While some NCAA conferences have already canceled or amended their fall athletics schedule due to COVID-19 concerns, the Big West Conference is in no hurry to decide its future. That has left Long Beach State and the other member schools in a holding pattern.
“Everything is still on the table,” LBSU athletics director Andy Fee said. “Certainly canceling fall sports is kind of the worst case scenario. You don’t want to do that. So, if you can avoid it, I think we’d like to. But we’re not going to do it if it’s putting student athletes, coaches and staff at risk.”
Women’s soccer, women’s volleyball, men’s water polo, cross country and men’s and women’s golf usually start team activities in August. The Big West said earlier this month it would make a decision on July 20, but after meeting last week, they won’t decide until Aug. 1.
“We’re up against the clock, so to speak,” Fee said. “It is a very tight period there.”
In the short term, the conference needs to decide on a schedule because some student athletes were planning on staying in the dorms. As of this week, LBSU is still planning on housing students on campus despite only about five percent of classes being in-person.
In the long term, conferences will have to consider the likelihood of there being NCAA Championships for each sport. In order to qualify for the postseason and sports sponsorship, some sports have to play as many as 15 conference matches. Last year, LBSU men’s water polo only played five conference games.
“There might need to be some altering,” Fee said. “The biggest piece of the puzzle would be canceling the non-conference games.”
The Pac-12 and Big Ten have already decided on a conference-only schedule for fall sports, and Fee said that’s a definite possibility for the Big West. The dates of the games would likely hold if the conference decides to keep to itself, but there’s no guarantee other conferences will make a similar decision.
“It could make it very difficult for conferences that do choose to compete in the fall,” Fee said of the postseason. “Are there going to be 64 teams overall? In some of those sports, I don’t know. That could have an impact.”
The men’s water polo team is also in the Golden Coast Conference, and entire indoor track and field program competes in the MPSF. Fee said the shutdown of anything would likely be a blanket move for the entire department, and that any penalty for cancelation of games or travel would be minimal.
“I think all of us are in a world these days know that even with the best laid plans, those could change minute by minute by minute, hour by hour,” Fee said. “I was talking to a head basketball men’s basketball coach from the Mountain West Conference. Monday was the first day of the NCAA allows men’s and women’s basketball on campus training with coaching, etc. and this coach said last week seven of his 12 players tested positive (for COVID-19). Only one of the 12 was actually cleared to begin participation Monday. That’s what a lot of schools are facing right now.”

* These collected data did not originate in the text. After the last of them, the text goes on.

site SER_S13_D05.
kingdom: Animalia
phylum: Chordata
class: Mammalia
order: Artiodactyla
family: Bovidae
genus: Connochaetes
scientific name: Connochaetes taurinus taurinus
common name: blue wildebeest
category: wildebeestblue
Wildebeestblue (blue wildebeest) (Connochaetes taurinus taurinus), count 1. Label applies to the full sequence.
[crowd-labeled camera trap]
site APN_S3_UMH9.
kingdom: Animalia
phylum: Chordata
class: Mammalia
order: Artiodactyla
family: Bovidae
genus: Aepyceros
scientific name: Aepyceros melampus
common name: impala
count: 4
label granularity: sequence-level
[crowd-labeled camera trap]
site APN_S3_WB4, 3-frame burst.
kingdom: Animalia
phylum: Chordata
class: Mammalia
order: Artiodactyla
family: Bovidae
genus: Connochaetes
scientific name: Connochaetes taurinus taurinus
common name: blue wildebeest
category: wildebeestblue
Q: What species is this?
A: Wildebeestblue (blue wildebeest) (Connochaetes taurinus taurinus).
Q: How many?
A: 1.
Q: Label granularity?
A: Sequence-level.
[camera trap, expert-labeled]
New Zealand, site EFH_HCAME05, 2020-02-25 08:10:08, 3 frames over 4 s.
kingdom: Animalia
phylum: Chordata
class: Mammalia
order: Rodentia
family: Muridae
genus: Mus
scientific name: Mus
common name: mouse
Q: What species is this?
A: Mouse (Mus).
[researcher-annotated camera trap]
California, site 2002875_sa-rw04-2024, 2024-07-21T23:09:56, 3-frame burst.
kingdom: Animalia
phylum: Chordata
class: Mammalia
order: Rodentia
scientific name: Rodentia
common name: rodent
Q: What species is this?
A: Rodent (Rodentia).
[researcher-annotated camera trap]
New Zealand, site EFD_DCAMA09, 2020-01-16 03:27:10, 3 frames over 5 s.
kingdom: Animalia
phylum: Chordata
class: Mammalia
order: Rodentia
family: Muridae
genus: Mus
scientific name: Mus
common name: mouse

Fee said the university is still trying to define the proper safety protocols as information changes.
“If we bring student-athletes back are we bringing positive cases onto campus? We don’t want to do that. But you don’t know until you test. Who knows? The tests could come back for our teams that nobody tested positive. But that worries me.”
No matter what the conference decides, it will be up to the universities and local health departments to determine if teams are aloud to workout and practice together on campus.
“In Los Angeles County we are in a hot zone and we may have to delay (to restart) where maybe Cal Poly San Louis Obispo has very few cases in a more rural area. Maybe they would have practicing right away, where we might have to delay for some period of time until it was approved safe.”
Fee said he’s heard that conferences are already looking at multiple versions of a delayed basketball season that still includes a March tournament.
“In theory, you start to get calendars kind of getting closer to playing sports through June,” Fee said. “We have the College World Series that goes through June already.”
“We’re going to consider everyone’s health and safety first and foremost. We love our Beach athletes, and it would be disappointing if we couldn’t watch them and cheer them on, but certainly we want to make sure they’re safe.”